What to produce
If a line of the records contains the string "frames", copy it out.

━━━━━━━━

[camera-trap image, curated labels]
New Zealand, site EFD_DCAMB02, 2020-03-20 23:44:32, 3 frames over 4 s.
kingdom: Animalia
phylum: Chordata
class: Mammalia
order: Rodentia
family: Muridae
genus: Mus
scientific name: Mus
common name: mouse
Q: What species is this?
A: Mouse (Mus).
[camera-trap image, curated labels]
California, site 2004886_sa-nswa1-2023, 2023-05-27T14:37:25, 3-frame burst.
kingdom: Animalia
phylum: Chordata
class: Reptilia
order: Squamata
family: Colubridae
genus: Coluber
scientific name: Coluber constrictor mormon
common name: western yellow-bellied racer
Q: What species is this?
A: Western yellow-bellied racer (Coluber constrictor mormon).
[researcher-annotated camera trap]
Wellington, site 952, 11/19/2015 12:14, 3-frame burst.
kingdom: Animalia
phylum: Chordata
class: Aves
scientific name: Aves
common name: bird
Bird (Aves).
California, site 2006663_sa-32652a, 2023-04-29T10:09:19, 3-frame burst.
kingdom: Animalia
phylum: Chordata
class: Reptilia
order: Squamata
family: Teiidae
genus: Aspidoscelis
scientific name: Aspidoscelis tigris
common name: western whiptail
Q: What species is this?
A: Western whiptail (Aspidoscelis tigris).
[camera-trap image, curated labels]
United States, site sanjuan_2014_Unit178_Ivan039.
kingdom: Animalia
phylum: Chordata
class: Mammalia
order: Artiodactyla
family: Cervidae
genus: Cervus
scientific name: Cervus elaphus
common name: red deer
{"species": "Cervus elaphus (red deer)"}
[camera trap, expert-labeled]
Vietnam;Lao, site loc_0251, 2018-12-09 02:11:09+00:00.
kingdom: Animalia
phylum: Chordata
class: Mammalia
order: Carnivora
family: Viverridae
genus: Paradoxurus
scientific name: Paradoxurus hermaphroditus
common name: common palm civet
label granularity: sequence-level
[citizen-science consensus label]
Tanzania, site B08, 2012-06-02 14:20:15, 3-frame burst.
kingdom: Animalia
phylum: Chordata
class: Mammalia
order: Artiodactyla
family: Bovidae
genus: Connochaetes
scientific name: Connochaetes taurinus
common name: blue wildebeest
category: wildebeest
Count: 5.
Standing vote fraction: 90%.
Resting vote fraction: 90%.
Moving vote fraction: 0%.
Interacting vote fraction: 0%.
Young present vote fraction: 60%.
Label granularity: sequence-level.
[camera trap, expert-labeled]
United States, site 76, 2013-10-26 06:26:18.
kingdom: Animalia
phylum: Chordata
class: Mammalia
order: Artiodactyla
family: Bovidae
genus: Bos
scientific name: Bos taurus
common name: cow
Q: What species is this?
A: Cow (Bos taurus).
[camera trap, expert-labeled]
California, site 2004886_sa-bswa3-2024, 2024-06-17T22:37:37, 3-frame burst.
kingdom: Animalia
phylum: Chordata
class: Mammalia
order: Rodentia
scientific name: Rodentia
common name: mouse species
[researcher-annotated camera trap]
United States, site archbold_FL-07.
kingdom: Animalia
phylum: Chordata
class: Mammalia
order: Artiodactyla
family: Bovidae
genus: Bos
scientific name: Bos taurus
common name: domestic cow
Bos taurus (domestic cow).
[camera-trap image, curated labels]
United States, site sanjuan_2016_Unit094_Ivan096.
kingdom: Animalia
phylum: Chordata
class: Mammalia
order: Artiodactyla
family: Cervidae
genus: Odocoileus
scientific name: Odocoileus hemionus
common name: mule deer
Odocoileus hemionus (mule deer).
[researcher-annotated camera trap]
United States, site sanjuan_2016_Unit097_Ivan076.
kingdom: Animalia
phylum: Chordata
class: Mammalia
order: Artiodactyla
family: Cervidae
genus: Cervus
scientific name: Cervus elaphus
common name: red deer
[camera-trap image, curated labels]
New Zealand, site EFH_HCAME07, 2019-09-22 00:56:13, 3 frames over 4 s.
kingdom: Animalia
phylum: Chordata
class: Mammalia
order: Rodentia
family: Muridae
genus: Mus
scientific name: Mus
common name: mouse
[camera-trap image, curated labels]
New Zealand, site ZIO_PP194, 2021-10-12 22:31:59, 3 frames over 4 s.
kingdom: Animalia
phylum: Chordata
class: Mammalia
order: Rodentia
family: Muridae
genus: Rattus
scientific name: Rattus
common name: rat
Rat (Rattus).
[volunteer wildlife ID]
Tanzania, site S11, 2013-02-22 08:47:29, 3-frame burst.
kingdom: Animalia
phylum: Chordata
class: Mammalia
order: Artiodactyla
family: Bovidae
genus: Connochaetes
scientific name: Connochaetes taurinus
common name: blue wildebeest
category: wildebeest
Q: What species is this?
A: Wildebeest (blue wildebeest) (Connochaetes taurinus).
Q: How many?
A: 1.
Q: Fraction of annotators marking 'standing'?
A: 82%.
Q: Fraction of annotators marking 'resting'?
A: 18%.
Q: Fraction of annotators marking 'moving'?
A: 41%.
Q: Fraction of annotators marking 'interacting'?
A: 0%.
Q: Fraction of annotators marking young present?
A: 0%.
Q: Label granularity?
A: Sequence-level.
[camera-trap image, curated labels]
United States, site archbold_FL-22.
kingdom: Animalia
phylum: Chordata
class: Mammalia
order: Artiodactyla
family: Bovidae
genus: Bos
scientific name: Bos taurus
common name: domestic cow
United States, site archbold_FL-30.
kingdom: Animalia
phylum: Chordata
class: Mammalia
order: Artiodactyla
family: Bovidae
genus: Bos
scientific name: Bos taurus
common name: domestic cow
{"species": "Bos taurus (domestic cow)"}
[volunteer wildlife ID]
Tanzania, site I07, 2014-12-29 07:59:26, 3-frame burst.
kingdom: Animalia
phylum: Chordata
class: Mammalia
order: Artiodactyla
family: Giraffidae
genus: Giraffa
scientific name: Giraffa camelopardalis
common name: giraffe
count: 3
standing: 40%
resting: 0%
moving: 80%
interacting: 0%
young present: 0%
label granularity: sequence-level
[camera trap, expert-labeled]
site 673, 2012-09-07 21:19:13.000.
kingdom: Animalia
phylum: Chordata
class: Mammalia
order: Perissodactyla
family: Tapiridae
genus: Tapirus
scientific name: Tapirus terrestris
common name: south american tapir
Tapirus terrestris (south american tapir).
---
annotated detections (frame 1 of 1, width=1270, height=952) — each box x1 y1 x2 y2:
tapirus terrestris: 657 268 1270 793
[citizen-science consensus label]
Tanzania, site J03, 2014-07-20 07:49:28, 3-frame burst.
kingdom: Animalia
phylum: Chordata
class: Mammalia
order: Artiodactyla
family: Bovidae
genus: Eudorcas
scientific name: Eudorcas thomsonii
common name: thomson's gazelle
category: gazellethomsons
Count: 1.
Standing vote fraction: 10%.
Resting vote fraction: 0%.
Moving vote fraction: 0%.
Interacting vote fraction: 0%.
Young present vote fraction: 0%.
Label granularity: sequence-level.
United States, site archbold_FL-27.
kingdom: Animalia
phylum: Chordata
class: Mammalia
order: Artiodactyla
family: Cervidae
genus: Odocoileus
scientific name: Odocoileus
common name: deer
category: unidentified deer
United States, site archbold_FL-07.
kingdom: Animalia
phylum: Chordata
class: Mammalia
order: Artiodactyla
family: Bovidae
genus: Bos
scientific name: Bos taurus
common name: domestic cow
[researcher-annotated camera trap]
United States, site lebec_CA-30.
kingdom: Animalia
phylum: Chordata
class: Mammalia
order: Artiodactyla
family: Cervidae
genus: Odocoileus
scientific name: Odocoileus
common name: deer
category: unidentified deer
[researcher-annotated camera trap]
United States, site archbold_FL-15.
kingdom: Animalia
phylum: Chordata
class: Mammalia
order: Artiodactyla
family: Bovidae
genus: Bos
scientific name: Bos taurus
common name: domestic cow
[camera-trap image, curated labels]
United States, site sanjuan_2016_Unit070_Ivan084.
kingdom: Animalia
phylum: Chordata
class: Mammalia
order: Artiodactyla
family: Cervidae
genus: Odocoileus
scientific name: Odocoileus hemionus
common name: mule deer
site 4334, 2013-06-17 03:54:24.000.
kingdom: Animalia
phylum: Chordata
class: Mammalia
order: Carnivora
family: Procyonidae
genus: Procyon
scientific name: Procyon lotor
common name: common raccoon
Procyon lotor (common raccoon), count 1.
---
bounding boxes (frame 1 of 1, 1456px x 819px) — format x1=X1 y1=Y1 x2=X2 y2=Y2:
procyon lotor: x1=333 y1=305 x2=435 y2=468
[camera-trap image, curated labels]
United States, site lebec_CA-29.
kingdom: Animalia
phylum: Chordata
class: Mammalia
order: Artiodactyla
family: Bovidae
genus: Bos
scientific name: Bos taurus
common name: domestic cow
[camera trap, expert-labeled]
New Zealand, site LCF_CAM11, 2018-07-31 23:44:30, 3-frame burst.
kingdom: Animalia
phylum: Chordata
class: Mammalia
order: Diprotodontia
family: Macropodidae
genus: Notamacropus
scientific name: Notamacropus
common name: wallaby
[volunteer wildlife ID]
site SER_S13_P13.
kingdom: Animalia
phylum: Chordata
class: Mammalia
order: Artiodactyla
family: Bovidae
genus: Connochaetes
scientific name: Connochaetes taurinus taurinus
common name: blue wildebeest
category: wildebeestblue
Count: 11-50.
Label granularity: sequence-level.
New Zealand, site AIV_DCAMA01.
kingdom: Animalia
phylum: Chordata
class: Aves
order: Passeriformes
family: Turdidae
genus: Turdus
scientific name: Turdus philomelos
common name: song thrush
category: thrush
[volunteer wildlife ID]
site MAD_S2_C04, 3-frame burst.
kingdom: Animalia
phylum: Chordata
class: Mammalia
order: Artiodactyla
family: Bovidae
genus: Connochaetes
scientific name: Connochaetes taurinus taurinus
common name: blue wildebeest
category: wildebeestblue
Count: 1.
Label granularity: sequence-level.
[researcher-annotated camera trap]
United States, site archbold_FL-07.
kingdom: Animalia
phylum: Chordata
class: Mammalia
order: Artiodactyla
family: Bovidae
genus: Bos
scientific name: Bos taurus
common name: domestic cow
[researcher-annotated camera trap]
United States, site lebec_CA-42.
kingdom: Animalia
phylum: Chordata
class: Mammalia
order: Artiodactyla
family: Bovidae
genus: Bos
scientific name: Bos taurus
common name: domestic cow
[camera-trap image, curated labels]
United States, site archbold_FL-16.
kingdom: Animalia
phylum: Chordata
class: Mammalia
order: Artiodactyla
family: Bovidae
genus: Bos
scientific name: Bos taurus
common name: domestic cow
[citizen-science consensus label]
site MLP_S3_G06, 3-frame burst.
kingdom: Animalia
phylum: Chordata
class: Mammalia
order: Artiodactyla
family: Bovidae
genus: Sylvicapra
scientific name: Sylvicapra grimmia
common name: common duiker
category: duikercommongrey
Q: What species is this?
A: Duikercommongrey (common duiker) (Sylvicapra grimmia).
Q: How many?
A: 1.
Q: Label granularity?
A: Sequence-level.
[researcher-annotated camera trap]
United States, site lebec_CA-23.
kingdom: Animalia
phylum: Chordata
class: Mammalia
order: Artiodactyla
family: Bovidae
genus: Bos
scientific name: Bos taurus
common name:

━━━━━━━━

Exercise answer
New Zealand, site EFD_DCAMB02, 2020-03-20 23:44:32, 3 frames over 4 s.
New Zealand, site EFH_HCAME07, 2019-09-22 00:56:13, 3 frames over 4 s.
New Zealand, site ZIO_PP194, 2021-10-12 22:31:59, 3 frames over 4 s.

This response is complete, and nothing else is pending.